#### WHAT YOU ARE ASKED TO DO
Repeat the data. Keep each line identical.

#### DATASET SECTION
-- Opening Marker --

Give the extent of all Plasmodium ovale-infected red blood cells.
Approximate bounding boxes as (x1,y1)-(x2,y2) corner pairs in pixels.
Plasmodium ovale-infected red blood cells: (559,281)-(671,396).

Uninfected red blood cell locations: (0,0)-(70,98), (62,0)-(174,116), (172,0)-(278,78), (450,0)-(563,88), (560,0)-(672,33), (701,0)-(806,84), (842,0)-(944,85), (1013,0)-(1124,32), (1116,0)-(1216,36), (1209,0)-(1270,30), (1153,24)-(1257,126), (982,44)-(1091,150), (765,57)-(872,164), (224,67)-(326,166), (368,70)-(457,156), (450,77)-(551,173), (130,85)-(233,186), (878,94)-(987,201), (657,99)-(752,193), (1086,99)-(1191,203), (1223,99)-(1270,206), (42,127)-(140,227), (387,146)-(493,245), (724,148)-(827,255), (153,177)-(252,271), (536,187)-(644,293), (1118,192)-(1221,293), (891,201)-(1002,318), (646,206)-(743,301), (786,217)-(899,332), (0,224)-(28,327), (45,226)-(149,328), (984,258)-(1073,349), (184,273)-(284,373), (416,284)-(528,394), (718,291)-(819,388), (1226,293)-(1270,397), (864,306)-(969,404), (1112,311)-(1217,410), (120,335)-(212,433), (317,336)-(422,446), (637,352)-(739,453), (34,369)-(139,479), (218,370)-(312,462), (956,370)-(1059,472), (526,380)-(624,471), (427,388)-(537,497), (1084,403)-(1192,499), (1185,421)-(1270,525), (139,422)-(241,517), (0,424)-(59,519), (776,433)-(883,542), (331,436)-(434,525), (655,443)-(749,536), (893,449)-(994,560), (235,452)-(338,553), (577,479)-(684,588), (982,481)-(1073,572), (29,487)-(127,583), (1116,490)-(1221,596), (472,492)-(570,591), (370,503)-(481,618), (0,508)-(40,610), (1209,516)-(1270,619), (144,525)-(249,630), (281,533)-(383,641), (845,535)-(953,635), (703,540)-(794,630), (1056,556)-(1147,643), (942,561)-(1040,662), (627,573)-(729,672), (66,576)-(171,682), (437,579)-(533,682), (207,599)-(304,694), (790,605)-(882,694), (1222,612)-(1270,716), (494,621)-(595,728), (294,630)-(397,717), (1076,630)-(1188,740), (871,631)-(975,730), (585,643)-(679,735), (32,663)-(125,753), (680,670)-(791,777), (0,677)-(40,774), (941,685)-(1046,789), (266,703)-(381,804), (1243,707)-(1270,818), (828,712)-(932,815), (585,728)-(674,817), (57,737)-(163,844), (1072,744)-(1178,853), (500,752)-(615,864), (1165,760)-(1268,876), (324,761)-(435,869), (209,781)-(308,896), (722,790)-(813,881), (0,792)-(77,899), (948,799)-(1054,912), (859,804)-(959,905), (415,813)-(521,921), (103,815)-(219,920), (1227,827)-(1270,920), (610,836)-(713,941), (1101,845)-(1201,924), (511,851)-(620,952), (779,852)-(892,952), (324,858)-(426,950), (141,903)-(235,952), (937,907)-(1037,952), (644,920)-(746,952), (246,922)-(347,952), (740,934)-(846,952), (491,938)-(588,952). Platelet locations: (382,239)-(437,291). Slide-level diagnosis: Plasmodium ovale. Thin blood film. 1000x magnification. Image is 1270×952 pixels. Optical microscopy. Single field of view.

-- Closing Marker --

#### SOLUTION TO THIS PROBLEM
Give the extent of all Plasmodium ovale-infected red blood cells.
Approximate bounding boxes as (x1,y1)-(x2,y2) corner pairs in pixels.
Plasmodium ovale-infected red blood cells: (559,281)-(671,396).

Uninfected red blood cell locations: (0,0)-(70,98), (62,0)-(174,116), (172,0)-(278,78), (450,0)-(563,88), (560,0)-(672,33), (701,0)-(806,84), (842,0)-(944,85), (1013,0)-(1124,32), (1116,0)-(1216,36), (1209,0)-(1270,30), (1153,24)-(1257,126), (982,44)-(1091,150), (765,57)-(872,164), (224,67)-(326,166), (368,70)-(457,156), (450,77)-(551,173), (130,85)-(233,186), (878,94)-(987,201), (657,99)-(752,193), (1086,99)-(1191,203), (1223,99)-(1270,206), (42,127)-(140,227), (387,146)-(493,245), (724,148)-(827,255), (153,177)-(252,271), (536,187)-(644,293), (1118,192)-(1221,293), (891,201)-(1002,318), (646,206)-(743,301), (786,217)-(899,332), (0,224)-(28,327), (45,226)-(149,328), (984,258)-(1073,349), (184,273)-(284,373), (416,284)-(528,394), (718,291)-(819,388), (1226,293)-(1270,397), (864,306)-(969,404), (1112,311)-(1217,410), (120,335)-(212,433), (317,336)-(422,446), (637,352)-(739,453), (34,369)-(139,479), (218,370)-(312,462), (956,370)-(1059,472), (526,380)-(624,471), (427,388)-(537,497), (1084,403)-(1192,499), (1185,421)-(1270,525), (139,422)-(241,517), (0,424)-(59,519), (776,433)-(883,542), (331,436)-(434,525), (655,443)-(749,536), (893,449)-(994,560), (235,452)-(338,553), (577,479)-(684,588), (982,481)-(1073,572), (29,487)-(127,583), (1116,490)-(1221,596), (472,492)-(570,591), (370,503)-(481,618), (0,508)-(40,610), (1209,516)-(1270,619), (144,525)-(249,630), (281,533)-(383,641), (845,535)-(953,635), (703,540)-(794,630), (1056,556)-(1147,643), (942,561)-(1040,662), (627,573)-(729,672), (66,576)-(171,682), (437,579)-(533,682), (207,599)-(304,694), (790,605)-(882,694), (1222,612)-(1270,716), (494,621)-(595,728), (294,630)-(397,717), (1076,630)-(1188,740), (871,631)-(975,730), (585,643)-(679,735), (32,663)-(125,753), (680,670)-(791,777), (0,677)-(40,774), (941,685)-(1046,789), (266,703)-(381,804), (1243,707)-(1270,818), (828,712)-(932,815), (585,728)-(674,817), (57,737)-(163,844), (1072,744)-(1178,853), (500,752)-(615,864), (1165,760)-(1268,876), (324,761)-(435,869), (209,781)-(308,896), (722,790)-(813,881), (0,792)-(77,899), (948,799)-(1054,912), (859,804)-(959,905), (415,813)-(521,921), (103,815)-(219,920), (1227,827)-(1270,920), (610,836)-(713,941), (1101,845)-(1201,924), (511,851)-(620,952), (779,852)-(892,952), (324,858)-(426,950), (141,903)-(235,952), (937,907)-(1037,952), (644,920)-(746,952), (246,922)-(347,952), (740,934)-(846,952), (491,938)-(588,952). Platelet locations: (382,239)-(437,291). Slide-level diagnosis: Plasmodium ovale. Thin blood film. 1000x magnification. Image is 1270×952 pixels. Optical microscopy. Single field of view.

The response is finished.